In the summer of 1963 we returned home. Lynnie and Irit went back to school and kindergarten and rejoined their friends. I began working as an Investment Officer in the Israel Government Investment Authority of the Ministry of Finance.
In April 1965 we moved to a nice apartment in Naveh Avivim, 2 Levitan Street, 9th floor. But then the street had no name, we were in House A, there were no other houses around, it was the first one in this northern suburb of Tel Aviv.
Then, in 1966 we all went off to Paris for a 4 year period. Nahum was Counselor at the Embassy in Paris. The girls went off to an Israeli school, studied piano, dancing and regularly went to classe de neige. After a short stint with the Central Investment Corp. or Assia International, part of the Teva Pharmaceutical Group as Deputy to its Paris representative, the office was closed and transferred to the U.S. in 1967. I then began work at the Embassy as the representative of the Investment Authority (the organization I worked for before moving to Paris) in France until we returned home in 1970.
Lynnie and Irit attended the Israeli school, took ballet lessons and studied piano with a very strict, elderly Russian teacher named Mlle. Vinaver. They went to school by a special bus and visited friends very often. All four of us enjoyed Paris thoroughly and also traveled throughout the country. We visited Belgium, Holland and Luxembourg, traveled to Switzerland (where our daughters attended their classe de neige), Italy, Austria and Germany, went up to Denmark and Sweden. On my first trip to Germany I went to Dachau prior to visiting Munich, a sobering and heartrending experience.
The Six-Day War found us, full of anxiety, in Paris. We were glued to the radio and television. It is much better to be at home during such moments. I had family in Paris. My uncle Artek and his wife Mila Wertans and their son Stefan, survivors of the Warsaw ghetto, were now doing well in Paris. An aunt Renia (my father's sister) and cousin called Jadzia (Eugenie) Courtin and her family were also there. They also survived Warsaw; it was good seeing them. Our daughters met their new family.
We returned in 1970 to our new apartment in Naveh Avivim, which we had only enjoyed for year and a half before leaving for Paris. Now the area had developed, there was a swimming pool and a shopping center, and new houses. Lynnie and Irit went back to school and I returned to the Investment Authority.
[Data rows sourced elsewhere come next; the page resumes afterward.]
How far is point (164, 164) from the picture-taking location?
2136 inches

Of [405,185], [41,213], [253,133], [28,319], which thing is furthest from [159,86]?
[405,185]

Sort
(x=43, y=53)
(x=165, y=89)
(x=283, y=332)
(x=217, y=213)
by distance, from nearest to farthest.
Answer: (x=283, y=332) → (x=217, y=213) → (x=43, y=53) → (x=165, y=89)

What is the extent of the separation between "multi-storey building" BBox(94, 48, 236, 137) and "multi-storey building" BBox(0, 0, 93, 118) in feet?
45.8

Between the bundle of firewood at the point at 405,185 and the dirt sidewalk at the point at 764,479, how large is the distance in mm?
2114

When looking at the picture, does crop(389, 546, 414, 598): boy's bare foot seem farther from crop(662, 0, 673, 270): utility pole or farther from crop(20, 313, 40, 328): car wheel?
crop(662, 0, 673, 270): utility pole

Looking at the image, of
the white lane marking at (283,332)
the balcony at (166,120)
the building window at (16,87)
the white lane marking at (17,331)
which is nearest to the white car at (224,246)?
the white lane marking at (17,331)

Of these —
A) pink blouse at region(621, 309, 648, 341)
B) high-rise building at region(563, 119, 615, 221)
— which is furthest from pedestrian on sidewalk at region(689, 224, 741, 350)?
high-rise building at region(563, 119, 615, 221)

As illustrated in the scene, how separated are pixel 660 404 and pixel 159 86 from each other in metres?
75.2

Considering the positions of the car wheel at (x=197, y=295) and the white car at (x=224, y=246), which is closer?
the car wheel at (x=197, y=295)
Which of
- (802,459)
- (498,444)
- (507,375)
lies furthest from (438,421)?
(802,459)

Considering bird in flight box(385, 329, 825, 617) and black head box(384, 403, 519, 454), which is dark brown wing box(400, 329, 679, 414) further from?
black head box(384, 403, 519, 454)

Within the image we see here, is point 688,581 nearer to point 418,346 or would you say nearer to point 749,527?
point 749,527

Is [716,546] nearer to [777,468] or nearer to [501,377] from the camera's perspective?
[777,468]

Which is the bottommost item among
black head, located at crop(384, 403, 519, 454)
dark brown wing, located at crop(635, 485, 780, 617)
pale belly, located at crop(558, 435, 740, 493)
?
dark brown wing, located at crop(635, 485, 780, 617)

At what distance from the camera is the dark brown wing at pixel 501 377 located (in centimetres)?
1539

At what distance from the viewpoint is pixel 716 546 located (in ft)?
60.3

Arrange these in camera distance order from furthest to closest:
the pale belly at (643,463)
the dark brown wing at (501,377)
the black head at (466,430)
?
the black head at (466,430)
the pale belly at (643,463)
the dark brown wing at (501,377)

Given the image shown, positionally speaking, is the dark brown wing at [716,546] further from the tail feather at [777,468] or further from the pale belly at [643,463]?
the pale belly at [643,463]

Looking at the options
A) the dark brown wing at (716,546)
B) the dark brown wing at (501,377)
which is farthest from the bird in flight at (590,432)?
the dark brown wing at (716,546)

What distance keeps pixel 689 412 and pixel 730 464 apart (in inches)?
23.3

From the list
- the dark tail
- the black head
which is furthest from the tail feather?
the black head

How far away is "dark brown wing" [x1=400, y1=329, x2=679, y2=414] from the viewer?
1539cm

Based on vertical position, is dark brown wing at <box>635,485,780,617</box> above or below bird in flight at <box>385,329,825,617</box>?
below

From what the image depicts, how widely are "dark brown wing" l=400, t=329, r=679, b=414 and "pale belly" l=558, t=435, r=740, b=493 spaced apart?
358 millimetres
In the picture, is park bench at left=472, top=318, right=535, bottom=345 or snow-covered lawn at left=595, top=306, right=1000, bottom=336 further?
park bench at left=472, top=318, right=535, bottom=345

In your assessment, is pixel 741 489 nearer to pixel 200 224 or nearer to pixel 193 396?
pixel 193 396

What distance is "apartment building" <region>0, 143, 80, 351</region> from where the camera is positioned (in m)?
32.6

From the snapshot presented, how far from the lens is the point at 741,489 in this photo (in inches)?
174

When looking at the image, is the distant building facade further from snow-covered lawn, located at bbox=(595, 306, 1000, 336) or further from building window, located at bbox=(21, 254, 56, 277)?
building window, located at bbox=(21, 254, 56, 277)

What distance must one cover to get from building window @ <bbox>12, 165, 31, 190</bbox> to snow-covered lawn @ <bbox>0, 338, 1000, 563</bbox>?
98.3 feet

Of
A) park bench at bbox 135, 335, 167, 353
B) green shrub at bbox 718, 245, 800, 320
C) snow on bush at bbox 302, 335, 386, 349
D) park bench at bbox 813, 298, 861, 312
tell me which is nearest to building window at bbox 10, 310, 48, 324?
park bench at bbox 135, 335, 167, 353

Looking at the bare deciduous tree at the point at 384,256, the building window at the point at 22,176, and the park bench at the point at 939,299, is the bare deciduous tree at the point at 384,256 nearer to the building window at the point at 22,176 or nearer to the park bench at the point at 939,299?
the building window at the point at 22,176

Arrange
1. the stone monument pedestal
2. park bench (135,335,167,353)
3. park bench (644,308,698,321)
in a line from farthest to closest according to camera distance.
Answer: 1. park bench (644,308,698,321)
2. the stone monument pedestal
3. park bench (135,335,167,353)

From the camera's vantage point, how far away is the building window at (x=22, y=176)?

I continued my work, moving on to International Consultants, a subsidiary of Bank Leumi and then to another subsidiary – Leubit – and in October 1978 became the Executive Director of the Israel America Chamber of Commerce from where I retired in January 2005.
In September 1985 we moved to a new home with a large terrace in Ramat Aviv Gimmel. Lynnie graduated from Alliance high school in Ramat Aviv in 1973, was drafted and became a lieutenant, then went on to study at the Hebrew University in Jerusalem, where she got her B.A. degree in English literature. She is married to Mushon Matsliah and they have two children, Tamara born on July 24, 1991 and Dan born on February 27, 1995. She is a journalist working to Yediot Aharonot and is editor-in-chief of all their local supplements. Irit graduated from Alliance high school in 1977, went to the army where she was discharged as a sergeant and got her B.A. degree in French literature from the Hebrew University in Jerusalem. She is married to Stanley Perlman and they have two sons, Ori born on January 31, 1988 and Gal born on August 16, 1991. After heading Variety she opened her own business in the publicity field. We are all delighted to live close by in Tel Aviv and see each other very often.
In 1989, Nahum retired from the Mossad and was appointed Director General of Mekoroth, the Israel Water Company from which he retired in 1994. We both serve on a number of Boards of Directors and I am active as a business consultant.